= SUPPLIED TEXT =
Ben Theyerl
I was standing in a farm field in Eau Claire a few years back when John Prine wandered back into my life. He'd first been there during childhood, when my Grandfather'd search the dial in the airwaves north of Milwaukee, and I'd listen closely as a man sang "Hello in there, hello" through the radio fuzz. And then he was standing there on stage, singing that song again and well, that was it.
Since then I've been processing life via John Prine. Heck, I've been processing this pandemic via John Prine, and if there's anything good to come out of his departure, it’s that it may make it so others have the comfort of his music as well. You could tap Prine as a master at every little thing he did with folk music—his storytelling, his wit—but you'd be better off to not delineate it. Prine's music has a way of registering with you about life on the terms that life is registered in real time. His brief thoughts were endless. He took the massive complex problems of the world, boiled them down, and showed them to be unabashedly human. And so, Prine's music sticks with you in intimate moments. His words are poetry not in the sense that they're so good they're poetry (though they are), but in that they cast shadows, and ultimately can be heard and misheard. His songs are stories of lives lead that you find yourself leading, even if you don't work with a guy named Rudy at the factory, or all your smiles are legal.

= GIVEN ENTRIES =
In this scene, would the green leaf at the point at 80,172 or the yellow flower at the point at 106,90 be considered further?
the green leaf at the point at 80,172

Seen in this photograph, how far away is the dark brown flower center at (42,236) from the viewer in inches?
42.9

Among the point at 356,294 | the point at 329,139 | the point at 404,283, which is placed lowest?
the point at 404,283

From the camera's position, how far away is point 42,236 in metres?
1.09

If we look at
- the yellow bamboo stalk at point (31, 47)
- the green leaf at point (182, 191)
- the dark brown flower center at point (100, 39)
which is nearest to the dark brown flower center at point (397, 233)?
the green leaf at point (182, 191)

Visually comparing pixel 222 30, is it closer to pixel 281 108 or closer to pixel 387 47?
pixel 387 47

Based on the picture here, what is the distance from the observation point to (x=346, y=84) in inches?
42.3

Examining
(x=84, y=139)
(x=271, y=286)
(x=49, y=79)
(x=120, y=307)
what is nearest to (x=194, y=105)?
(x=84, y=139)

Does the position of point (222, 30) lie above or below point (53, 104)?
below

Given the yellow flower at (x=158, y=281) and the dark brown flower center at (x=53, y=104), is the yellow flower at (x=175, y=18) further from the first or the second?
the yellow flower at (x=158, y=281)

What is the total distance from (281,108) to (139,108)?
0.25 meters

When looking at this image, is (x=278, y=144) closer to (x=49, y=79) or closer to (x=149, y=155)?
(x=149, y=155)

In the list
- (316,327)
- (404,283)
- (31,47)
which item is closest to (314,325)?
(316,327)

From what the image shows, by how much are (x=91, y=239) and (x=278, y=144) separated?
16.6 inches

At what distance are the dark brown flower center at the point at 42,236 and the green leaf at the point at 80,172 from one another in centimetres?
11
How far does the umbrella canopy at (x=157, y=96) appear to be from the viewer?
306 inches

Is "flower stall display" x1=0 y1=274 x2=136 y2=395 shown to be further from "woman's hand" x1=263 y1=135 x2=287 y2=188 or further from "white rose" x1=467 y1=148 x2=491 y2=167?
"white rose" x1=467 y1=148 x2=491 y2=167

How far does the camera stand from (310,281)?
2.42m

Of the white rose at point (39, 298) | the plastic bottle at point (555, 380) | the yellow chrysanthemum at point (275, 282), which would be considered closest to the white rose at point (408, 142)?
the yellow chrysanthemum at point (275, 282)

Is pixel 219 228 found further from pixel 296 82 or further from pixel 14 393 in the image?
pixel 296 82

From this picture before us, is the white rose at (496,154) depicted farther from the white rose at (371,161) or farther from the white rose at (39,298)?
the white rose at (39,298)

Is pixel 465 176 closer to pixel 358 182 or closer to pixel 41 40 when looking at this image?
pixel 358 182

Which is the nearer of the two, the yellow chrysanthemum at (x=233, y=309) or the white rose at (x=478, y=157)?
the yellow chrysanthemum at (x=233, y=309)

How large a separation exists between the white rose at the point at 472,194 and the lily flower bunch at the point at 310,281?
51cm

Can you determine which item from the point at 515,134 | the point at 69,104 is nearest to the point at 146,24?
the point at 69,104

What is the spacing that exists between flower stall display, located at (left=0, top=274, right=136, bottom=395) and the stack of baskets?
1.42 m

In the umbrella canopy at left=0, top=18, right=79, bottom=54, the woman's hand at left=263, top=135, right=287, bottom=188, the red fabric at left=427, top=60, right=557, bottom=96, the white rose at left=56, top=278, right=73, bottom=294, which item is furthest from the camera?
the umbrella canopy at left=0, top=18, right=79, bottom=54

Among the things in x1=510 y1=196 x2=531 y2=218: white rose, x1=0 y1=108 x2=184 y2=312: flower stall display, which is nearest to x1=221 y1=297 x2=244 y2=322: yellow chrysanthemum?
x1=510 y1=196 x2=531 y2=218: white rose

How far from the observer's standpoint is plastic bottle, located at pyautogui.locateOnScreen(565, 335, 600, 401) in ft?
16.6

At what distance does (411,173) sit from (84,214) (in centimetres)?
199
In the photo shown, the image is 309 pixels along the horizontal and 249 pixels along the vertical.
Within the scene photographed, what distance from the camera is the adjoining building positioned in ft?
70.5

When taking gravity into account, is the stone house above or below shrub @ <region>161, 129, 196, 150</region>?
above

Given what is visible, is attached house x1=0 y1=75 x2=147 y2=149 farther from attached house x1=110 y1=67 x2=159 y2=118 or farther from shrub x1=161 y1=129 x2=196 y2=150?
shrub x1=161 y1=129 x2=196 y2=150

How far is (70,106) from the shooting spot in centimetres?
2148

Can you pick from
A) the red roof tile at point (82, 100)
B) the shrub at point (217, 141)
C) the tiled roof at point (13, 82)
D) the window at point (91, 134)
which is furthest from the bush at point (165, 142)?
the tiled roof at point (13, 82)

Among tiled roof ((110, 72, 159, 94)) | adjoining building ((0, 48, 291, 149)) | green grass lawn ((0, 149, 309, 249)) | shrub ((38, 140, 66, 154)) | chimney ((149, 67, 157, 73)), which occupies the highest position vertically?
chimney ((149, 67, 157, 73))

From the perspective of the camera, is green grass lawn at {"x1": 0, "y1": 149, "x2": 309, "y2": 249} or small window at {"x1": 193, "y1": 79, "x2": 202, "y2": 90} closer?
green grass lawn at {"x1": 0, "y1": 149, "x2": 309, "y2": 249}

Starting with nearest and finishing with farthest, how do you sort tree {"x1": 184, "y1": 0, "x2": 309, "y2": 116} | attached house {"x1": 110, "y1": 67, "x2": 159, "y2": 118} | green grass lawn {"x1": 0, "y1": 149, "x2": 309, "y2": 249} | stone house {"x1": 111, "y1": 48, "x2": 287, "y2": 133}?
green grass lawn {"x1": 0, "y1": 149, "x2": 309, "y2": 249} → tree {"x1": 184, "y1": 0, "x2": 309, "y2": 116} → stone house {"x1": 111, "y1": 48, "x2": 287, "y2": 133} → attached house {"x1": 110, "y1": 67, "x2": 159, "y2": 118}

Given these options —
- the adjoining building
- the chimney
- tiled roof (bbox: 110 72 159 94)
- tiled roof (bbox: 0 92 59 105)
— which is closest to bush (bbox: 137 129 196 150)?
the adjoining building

= YOUR TASK =
Answer these about the piece on John Prine:
1. Where was the writer standing when John Prine wandered back into the writer's life?
2. Who searched the radio dial north of Milwaukee during the writer's childhood?
3. What is the name of the guy at the factory?
The listing comes from a separate source.

= ANSWER SECTION =
1. In a farm field in Eau Claire.
2. The writer's grandfather.
3. Rudy.